2011年11月、慈善家ピエール・ラソンド氏はこのエンジニアリング・スクールの創立に2500万カナダドルを寄付すると発表した。同時にヨーク大学も同額、さらにオンタリオ州が5000万カナダドルの寄付を決定。総額2億5000万カナダドルという金額が、同学部に寄せられた期待の高さを物語る。
カナダ・トロントのヨーク大学、ラソンド・スクール・オブ・エンジニアリング
カナダで最後にエンジニアリング・スクールが作られたのは40年前のこと。「ラソンド氏と私はずっと、どんな学校を作るべきか考え続けていました」と学部長のジャヌス・コジンスキー氏は述懐する。
「世界は急速に変化しており、気候変動、過密人口、貧困といった新しい問題が登場しています。にもかかわらずエンジニアリング教育は長い間変わっていません。私がエンジニアリングを学んだのは1970年代ですが、今も同じような教科書を使っています。エンジニアという職業は20年後どうなっているか、世界の課題にどう向き合えばいいのか、教育システムはどうあるべきなのか……。私たちは自らに問い、やがて“根本的に新しいことをやらないといけない”という結論に達しました」
ソーシャル機能に特化し、反転授業を支える学習環境
ラソンドの教育方針は3つの理念にまとめられている。1つめは「ルネッサンス・エンジニアリング・カリキュラム」。エンジニアリングを究めるためのラボを備えつつ、ヨーク大学のMBAおよび法科大学院とパートナーシップを組み、エンジニアリングからビジネス、法律まであわせて学べる環境を整えた。
「ここはアントレプレナー養成機関でもあります。卒業生には『仕事に満足できない』状態になってほしくありません。自分のため他人のために仕事をクリエイトする、あるいは起業する。そのために必要な、ビジネスプランの立て方や会社の設立方法、運営ノウハウを多角的に学んでもらいたいのです」(コジンスキー氏)

------------

[課題]: 上のラソンド・スクール・オブ・エンジニアリングを紹介する記事を、最後の文に続けて書き継いでください。

[資料]:
------------

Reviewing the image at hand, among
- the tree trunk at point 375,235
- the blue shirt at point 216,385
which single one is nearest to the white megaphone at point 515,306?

------------

[課題の出力]:
ラソンドでは、最長1年半のインターンシップを行う期間が用意され、単位として認められている。インターンを通じて、リアルなビジネス感覚を養わせるのが狙いだ。起業を志す学生に対しては、大学が最初の出資者やカスタマーになるなどのサポートも手厚い。
大きなセミナールーム。研究発表会、投資家へのプレゼンなど人数にあわせたコミュニケーションスペースが用意されている。
大講堂での講義を減らし、実践に時間を割く
2つめの理念が「反転授業」。一般的な大学では教授が大講堂で講義を行い、生徒は授業以外の時間に個々の課題に取り組む。しかしラソンドでは、学生はあらかじめ自宅や図書館などでオンライン講義を受け、授業ではディスカッションや実技を行う。
講義ではなく実践に時間を割く、最新の教育システムだ。そのため建物自体も反転授業に最適化させた。設計に携わったZASアーキテクトのコスタス・カツァラス氏は次のように語る。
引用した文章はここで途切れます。